━━━━━ PAGE TEXT
The pilots’ strike settlement also comes at a time when Norway’s conservative minority government coalition is proposing major changes in work rules. The changes, according to the government, would give employers the increased flexibility needed to invest in new ventures and create new jobs. They wouldn’t be bound by contracts with expensive full-time employees, but the labour unions are fighting the changes.

Effects of globalization
Dege and Moen view the Norwegian Air settlement as a sign that international labour standards and globalization are arriving in Norway as well. NRK reported that fully 25 percent of the labour force in countries that are members of the OECD (Organisation for Economic Cooperation and Development) now work without permanent employment in the form of standard contracts. Most of the remainder have various, looser ties to their employers in the form of short-term contracts, contracts through third-party employment agencies or payment based on hours worked or specific projects. In Portugal, for example, only 6 percent of the workforce is covered by collective bargaining agreements.

Even in Germany, which has a strong labour movement, there’s been a growing trend towards a reduction in collective bargaining agreements directly with the employer, and not just within aviation and shipbuilding. “In Germany, only around a third of those working in the automobile industry are permanently employed,” Moen said.

Dege said the conflict in Norwegian Air forced the pilots to recognize the changes in the labour market, and that they have become too expensive. Other labour unions are bound to be challenged as well, and may need to lower their expectations. Both he and Moen believe more employees in Norway will start to feel the effects of globalization in their household economy.

“Norway’s pay levels must decline in order for us to adapt to the rest of the world,” Dege told NRK. Moen agreed: “That means a major reduction in pay, loss of job security and benefits like sick pay and holiday pay.” That would suggest, though, that Norway’s chronically high costs and prices must also decline to avoid a reduction in the standard of living, and that would involve major economic restructuring, more free market competition and less government subsidy and protection of various industries.
━━━━━━━━━━
━━━━━ SUPPLIED INFORMATION
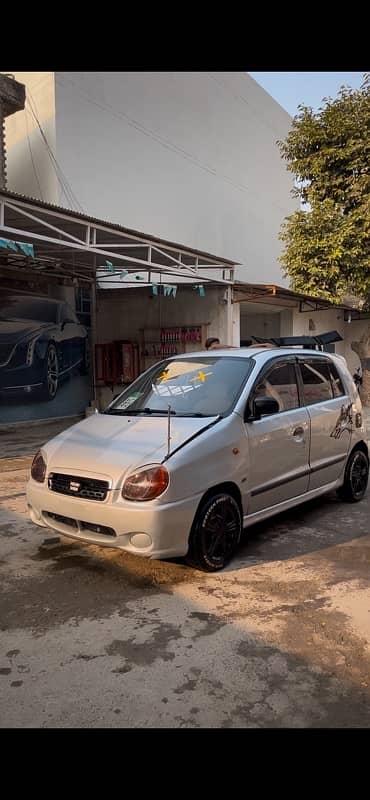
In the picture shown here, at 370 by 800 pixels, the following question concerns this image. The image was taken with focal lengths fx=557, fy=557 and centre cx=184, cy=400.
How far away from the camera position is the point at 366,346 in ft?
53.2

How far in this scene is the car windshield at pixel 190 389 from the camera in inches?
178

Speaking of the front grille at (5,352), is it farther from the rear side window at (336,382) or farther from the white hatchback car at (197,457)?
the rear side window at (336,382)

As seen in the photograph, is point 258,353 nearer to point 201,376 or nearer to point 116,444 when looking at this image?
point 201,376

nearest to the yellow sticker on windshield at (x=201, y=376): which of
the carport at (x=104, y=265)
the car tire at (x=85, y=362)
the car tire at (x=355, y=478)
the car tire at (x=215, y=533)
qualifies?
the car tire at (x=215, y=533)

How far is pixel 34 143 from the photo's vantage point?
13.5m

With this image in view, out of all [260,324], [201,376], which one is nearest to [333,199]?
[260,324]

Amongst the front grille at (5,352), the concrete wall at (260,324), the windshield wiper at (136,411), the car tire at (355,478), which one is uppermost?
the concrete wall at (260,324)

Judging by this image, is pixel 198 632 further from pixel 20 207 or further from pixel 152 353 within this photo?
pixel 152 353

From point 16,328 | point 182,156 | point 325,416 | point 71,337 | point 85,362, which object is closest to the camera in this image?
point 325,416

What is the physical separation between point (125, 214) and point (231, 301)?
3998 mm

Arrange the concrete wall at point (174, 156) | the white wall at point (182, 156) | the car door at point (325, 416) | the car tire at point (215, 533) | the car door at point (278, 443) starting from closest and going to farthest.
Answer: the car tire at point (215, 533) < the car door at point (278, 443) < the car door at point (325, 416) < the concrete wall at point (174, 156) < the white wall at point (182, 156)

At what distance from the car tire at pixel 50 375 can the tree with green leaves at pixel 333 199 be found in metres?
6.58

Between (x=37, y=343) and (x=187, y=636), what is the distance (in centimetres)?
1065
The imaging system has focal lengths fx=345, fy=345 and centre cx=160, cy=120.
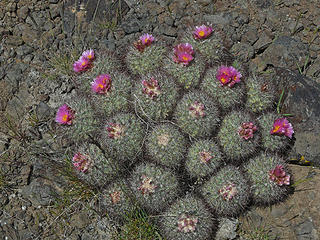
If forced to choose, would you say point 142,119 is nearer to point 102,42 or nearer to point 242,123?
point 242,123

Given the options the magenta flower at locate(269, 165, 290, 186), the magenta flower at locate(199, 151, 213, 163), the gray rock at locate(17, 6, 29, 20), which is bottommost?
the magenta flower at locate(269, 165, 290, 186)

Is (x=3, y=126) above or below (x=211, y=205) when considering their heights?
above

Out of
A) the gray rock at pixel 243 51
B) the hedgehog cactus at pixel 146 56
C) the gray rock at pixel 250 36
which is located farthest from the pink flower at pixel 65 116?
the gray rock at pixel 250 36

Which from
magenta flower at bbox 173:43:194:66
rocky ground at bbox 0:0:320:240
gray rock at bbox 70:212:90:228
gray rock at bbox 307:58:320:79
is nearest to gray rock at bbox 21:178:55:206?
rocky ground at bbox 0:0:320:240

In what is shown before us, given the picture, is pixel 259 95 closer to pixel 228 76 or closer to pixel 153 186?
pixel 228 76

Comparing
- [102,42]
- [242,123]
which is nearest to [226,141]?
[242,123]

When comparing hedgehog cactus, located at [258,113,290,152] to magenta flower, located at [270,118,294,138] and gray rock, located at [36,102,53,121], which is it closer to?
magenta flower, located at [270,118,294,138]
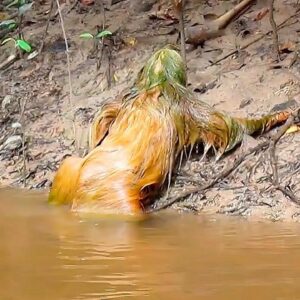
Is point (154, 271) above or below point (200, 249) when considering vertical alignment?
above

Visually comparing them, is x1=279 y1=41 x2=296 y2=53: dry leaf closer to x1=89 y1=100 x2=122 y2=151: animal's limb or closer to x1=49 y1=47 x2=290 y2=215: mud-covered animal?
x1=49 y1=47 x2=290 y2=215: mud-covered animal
━━━━━━━━━━
THINGS TO DO
(a) In the text on Norway's labour market, what share of the labour force in OECD member countries works without permanent employment under standard contracts?
(b) Translate this sentence from the text on Norway's labour market into Spanish: "In Portugal, for example, only 6 percent of the workforce is covered by collective bargaining agreements."

TASK-BY-TASK ANSWERS
(a) Fully 25 percent.

(b) En Portugal, por ejemplo, solo el 6 por ciento de la fuerza laboral está cubierto por convenios colectivos.